### ARTICLE
Development has begun in Planning Area 3, and the County formed CFD 2021-1 and CFD 2023-1 to finance improvements for Phases 3.1, 3.2a, and 3.2b of Planning Area 3.  Planning Area 3 is located on approximately 2,100 acres in an unincorporated area of South Orange County, east of the new community of Esencia, and between the existing master planned community of Coto de Caza and Ortega Highway.  Upon build out, Planning Area 3 is expected to contain approximately 7,000 residential units, including market rate and affordable apartments, three million square feet of commercial development, schools, daycare facilities, a civic center and parks, trails and community recreation space.  The first 3 phases in Planning Area 3 are within the Village of Rienda. Phase 4 will introduce a brand-new Village, Gavilan Ridge, exclusively for the 55-plus homebuyer, followed by Phase 5 which will include additional neighborhoods in both Rienda and Gavilan Ridge. The first 5 phases in Planning Area 3 contain approximately 2,504 residential units, a market rate apartment community, a K-8 school and a fire station.

 

In March 2024, the County Executive Office received an Infrastructure Finance Program District Application from Rancho Mission Viejo, on behalf of RMV PA3 Development, LLC (Developer), for the proposed formation of the third CFD within Planning Area 3 as requested in the attached Petition to the Board of Supervisors. The CFD requested in the March 2024 District Application (CFD 2025-1) is for Phase 3.3, Phase 3.4, Phase 3.5 and Phase 3.14, which includes 1,040 for-sale residential units on approximately 165 acres, 5.5 acres of clubhouses and amenities, 10 acres of park and recreation space and 41 acres of open space, streets and slopes. The Petition requests the establishment of CFD 2025-1, the formation of Improvement Area No. 1 within the CFD and designation of an area (Future Annexation Area) which may be annexed into Improvement Area No. 1 or as a separate improvement area  (Improvement Area No. 2 of CFD 2025-1).   Portions of the Future Annexation Area may be annexed to CFD 2025-1 upon the unanimous consent and approval of the owners of the property to be annexed in accordance with the Mello-Roos Community Facilities Act of 1982 (Act), as amended.  When the Developer requests the annexation of any portion of the Future Annexation Area to CFD 2025-1, staff will return to your Board for approval and acceptance of the unanimous consent(s) and approval(s) at the time of annexation.

 

Of the eight residential parcels in proposed CFD 2025-1, 148 lots were sold to homebuilders in August and September 2024, representing 30 percent of the lots planned for Improvement Area No. 1.  The remaining 353 lots are under contract with homebuilders and will be purchased by February 2025 and February 2026. Phase 3 is scheduled for grand opening in June 2025, and Phase 4 is scheduled for grand opening in February 2026 and grading has already commenced.  The final map for both Phases 3 and 4 have been recorded as of November 2024.

 

Resolution of Intention to Establish CFD 2025-1

 

Adoption of the Resolution of Intention to establish CFD 2025-1 will accomplish the following: 

 

1.

Declare the Board's intention to establish CFD 2025-1 and Improvement Area No.1 of CFD 2025-1 and the designation of future annexation area according to the boundaries described.

 

2.

### DATA EXTRACT
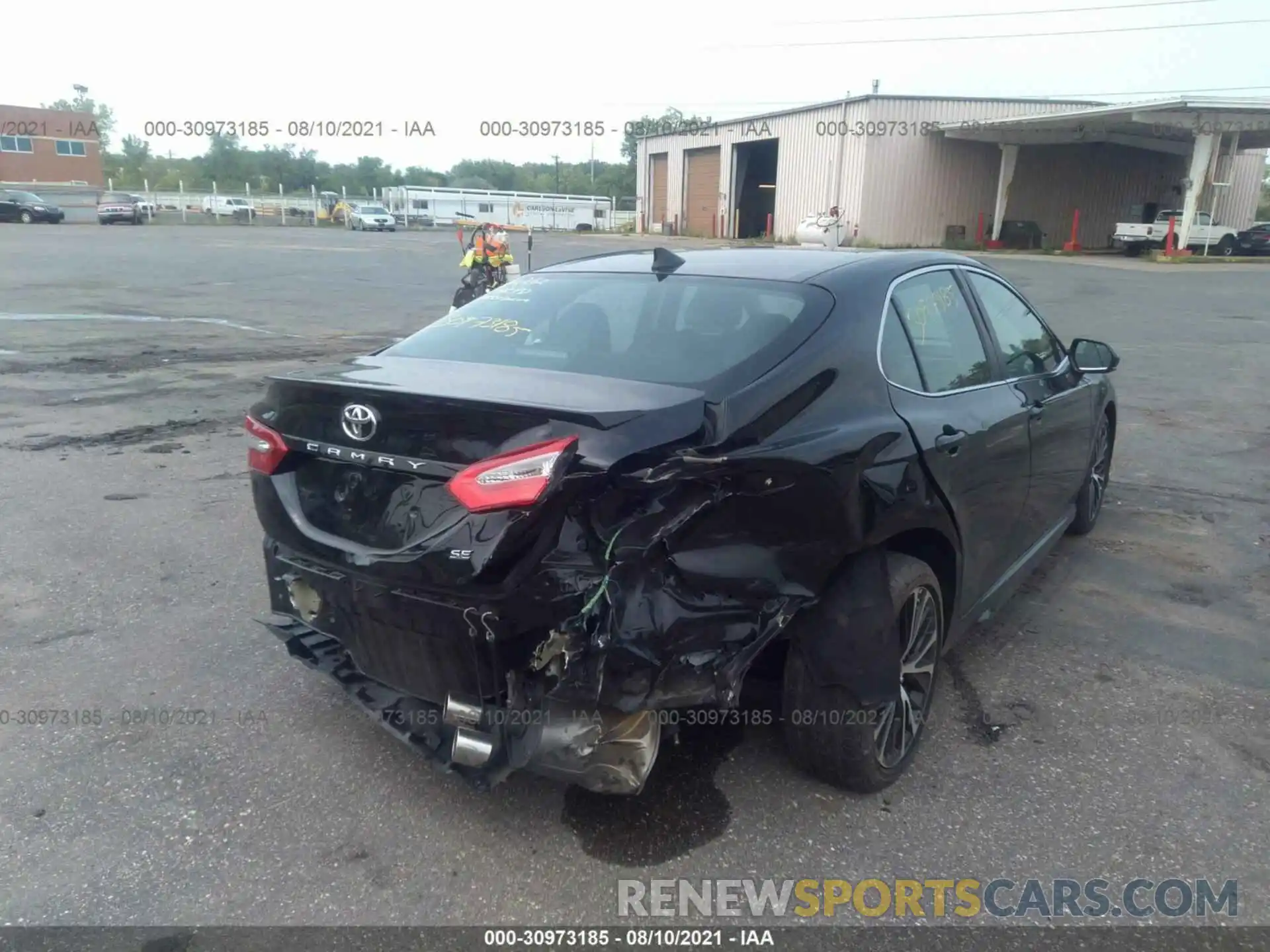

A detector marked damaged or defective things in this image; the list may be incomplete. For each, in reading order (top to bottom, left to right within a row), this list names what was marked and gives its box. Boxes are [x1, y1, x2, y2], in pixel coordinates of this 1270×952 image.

damaged tail light [246, 418, 290, 476]
damaged tail light [447, 436, 577, 513]
rear-end collision damage [250, 368, 910, 793]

### TASK DETAILS
Reproduce the section of the CFD 2025-1 text from "Adoption of the" up to and including "the boundaries described.", changing "boundaries" to "limits".

### SOLVED EXERCISE
Adoption of the Resolution of Intention to establish CFD 2025-1 will accomplish the following: 

 

1.

Declare the Board's intention to establish CFD 2025-1 and Improvement Area No.1 of CFD 2025-1 and the designation of future annexation area according to the limits described.